Die Landschaftsbildung hängt direkt von den Eigenschaften der unterschiedlichen Gesteine ab. So ist der Lias von einem bitumenreichen Tonschiefer gekennzeichnet, der sehr reich an Fossilien ist, die sich aber nicht immer gut herauslösen lassen, da die Schieferung nicht auf Schichtebene erfolgte, so dass die fossilführenden Lagen beim Spalten zerstört werden. Wenn man allerdings gute Bedingungen hierfür vorfindet, sind Zeitzeugen von herausragender Detailfülle zu finden, so wie die berühmten Ichthyosaurier im Posidonienschiefer von Holzmaden.

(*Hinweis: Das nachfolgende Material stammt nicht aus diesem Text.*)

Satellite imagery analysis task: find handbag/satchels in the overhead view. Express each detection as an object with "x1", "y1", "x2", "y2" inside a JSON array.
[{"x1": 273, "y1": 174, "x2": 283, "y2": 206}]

Tonschiefer bilden sich in Tiefwasserregionen, die unter Sauerstoffabschluss liegen. Darin begründen sich auch die mumienartigen Fossilisationsbedingungen. Sehr feinkörnige Tonplättchen lagern sich dicht auf dicht aufeinander und werden durch Druck und Temperatur zusammengepresst.
Sinkt der Wasserspiegel und es kommt zu Licht- und Luftzufuhr, ändern sich auch die Ablagerungen. Etwas gröbere, klastische Materialien werden vermengt, weniger dicht und körniger als im Tonstein. Vorrangig sind es Tone und Sande, die von Kalkmergeln durchsetzt. So kann man darauf schließen, dass es im mittleren Jura (Dogger oder “brauner Jura”) in dieser Region teilweise zu einer Verringerung des Meerwasserspiegels kam. Der hohe Gehalt an zweiwertigem Eisen führt zur namensgebenden braunen Farbe. Der Erzgehalt ist so teilweise so hoch, dass es bei Aalen in oolithischer Form abbauwürdig ansteht.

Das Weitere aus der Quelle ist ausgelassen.